### YOUR GOAL
Extract all records. Keep each one exact.

### DATASET ENTRIES
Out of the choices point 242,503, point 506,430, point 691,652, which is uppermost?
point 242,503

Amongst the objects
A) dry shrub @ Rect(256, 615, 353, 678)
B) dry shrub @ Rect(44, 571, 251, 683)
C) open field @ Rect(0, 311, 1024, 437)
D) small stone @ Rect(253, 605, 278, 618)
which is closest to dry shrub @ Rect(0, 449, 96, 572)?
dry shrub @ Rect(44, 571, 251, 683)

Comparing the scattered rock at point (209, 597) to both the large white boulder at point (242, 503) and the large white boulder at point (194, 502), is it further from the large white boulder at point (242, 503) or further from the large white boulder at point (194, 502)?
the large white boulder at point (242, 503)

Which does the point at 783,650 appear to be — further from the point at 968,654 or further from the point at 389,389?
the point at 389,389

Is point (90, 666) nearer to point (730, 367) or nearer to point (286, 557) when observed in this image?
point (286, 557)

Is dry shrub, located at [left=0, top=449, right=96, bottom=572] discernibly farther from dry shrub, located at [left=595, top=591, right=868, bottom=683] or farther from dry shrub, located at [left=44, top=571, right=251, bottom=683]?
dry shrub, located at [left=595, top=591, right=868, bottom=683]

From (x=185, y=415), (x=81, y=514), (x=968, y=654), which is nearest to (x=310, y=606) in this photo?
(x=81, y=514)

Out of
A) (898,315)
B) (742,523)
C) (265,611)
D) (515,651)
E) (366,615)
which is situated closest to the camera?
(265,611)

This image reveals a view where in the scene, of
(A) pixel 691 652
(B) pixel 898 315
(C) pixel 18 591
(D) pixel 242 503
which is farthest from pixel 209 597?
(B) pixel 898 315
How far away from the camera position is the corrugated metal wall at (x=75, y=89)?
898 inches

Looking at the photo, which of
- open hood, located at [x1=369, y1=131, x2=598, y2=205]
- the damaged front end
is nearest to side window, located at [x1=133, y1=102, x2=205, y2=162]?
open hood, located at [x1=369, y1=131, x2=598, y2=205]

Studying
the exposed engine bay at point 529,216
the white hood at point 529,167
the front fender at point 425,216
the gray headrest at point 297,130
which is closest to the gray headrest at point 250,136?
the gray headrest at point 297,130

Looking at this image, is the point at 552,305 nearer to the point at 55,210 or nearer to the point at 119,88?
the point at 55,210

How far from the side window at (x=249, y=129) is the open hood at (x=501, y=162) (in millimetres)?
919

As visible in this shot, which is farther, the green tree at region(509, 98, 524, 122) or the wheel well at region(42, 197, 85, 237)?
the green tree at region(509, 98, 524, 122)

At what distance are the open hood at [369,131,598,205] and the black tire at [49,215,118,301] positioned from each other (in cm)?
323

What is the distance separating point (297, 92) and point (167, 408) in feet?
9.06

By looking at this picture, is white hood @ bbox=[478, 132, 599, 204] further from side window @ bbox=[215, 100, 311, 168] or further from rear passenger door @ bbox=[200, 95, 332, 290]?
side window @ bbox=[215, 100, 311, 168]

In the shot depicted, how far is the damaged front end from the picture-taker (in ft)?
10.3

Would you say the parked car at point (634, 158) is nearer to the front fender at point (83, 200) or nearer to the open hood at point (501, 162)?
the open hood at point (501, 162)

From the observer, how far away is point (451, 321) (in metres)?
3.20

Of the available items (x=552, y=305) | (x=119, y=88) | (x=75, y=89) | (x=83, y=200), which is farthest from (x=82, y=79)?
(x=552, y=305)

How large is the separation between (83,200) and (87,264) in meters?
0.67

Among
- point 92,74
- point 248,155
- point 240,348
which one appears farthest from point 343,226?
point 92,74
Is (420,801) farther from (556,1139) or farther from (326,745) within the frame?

### WRITTEN ANSWER
Out of the choices point 242,503, point 506,430, point 691,652, which is uppermost?
point 242,503

Amongst the objects
A) dry shrub @ Rect(256, 615, 353, 678)
B) dry shrub @ Rect(44, 571, 251, 683)
C) open field @ Rect(0, 311, 1024, 437)
D) small stone @ Rect(253, 605, 278, 618)
which is closest to dry shrub @ Rect(0, 449, 96, 572)?
dry shrub @ Rect(44, 571, 251, 683)

Comparing the scattered rock at point (209, 597) to both the large white boulder at point (242, 503) and the large white boulder at point (194, 502), is it further from the large white boulder at point (242, 503) or further from the large white boulder at point (194, 502)?
the large white boulder at point (242, 503)

Which does the point at 783,650 appear to be — further from the point at 968,654 or further from the point at 389,389?
the point at 389,389

Is point (90, 666) nearer to point (730, 367) or nearer to point (286, 557) when observed in this image?
point (286, 557)

Is dry shrub, located at [left=0, top=449, right=96, bottom=572] discernibly farther from dry shrub, located at [left=595, top=591, right=868, bottom=683] or farther from dry shrub, located at [left=44, top=571, right=251, bottom=683]?
dry shrub, located at [left=595, top=591, right=868, bottom=683]

From (x=185, y=415), (x=81, y=514), (x=968, y=654), which is nearest to (x=310, y=606) in this photo?
(x=81, y=514)

Out of
A) (898,315)
B) (742,523)
C) (265,611)
D) (515,651)
E) (366,615)
which is situated closest to the camera?
(265,611)

This image reveals a view where in the scene, of
(A) pixel 691 652
(B) pixel 898 315
(C) pixel 18 591
(D) pixel 242 503
which is farthest from pixel 209 597?
(B) pixel 898 315
How far away from the camera position is the corrugated metal wall at (x=75, y=89)?
898 inches

Looking at the photo, which of
- open hood, located at [x1=369, y1=131, x2=598, y2=205]
- the damaged front end
is nearest to side window, located at [x1=133, y1=102, x2=205, y2=162]?
open hood, located at [x1=369, y1=131, x2=598, y2=205]

Studying
the exposed engine bay at point 529,216
the white hood at point 529,167
the front fender at point 425,216
the gray headrest at point 297,130
which is closest to the gray headrest at point 250,136?
the gray headrest at point 297,130

Looking at this image, is the point at 552,305 nearer to the point at 55,210 or nearer to the point at 119,88?
the point at 55,210

How far from the side window at (x=249, y=129) is the open hood at (x=501, y=162) (in millimetres)?
919

As visible in this shot, which is farther, the green tree at region(509, 98, 524, 122) or the wheel well at region(42, 197, 85, 237)?
the green tree at region(509, 98, 524, 122)

At what distance are the open hood at [369,131,598,205] and the black tire at [49,215,118,301] positioned from each other (in cm)?
323

What is the distance separating point (297, 92) and point (167, 408) in feet?
9.06

By looking at this picture, is white hood @ bbox=[478, 132, 599, 204] further from side window @ bbox=[215, 100, 311, 168] or further from rear passenger door @ bbox=[200, 95, 332, 290]?
side window @ bbox=[215, 100, 311, 168]

In the shot depicted, how far is the damaged front end from the picture-taker (in ft)?
10.3

Would you say the parked car at point (634, 158) is nearer to the front fender at point (83, 200) or nearer to the open hood at point (501, 162)?
the open hood at point (501, 162)

From the observer, how far away is point (451, 321) (in metres)?
3.20

Of the available items (x=552, y=305) | (x=119, y=88) | (x=75, y=89) | (x=83, y=200), which is farthest from (x=82, y=79)?
(x=552, y=305)

How large is the separation between (83,200) and (87,264) in meters?
0.67

Among
- point 92,74
- point 248,155
- point 240,348
which one appears farthest from point 343,226?
point 92,74
Is (420,801) farther from (556,1139) or farther from (326,745) within the frame?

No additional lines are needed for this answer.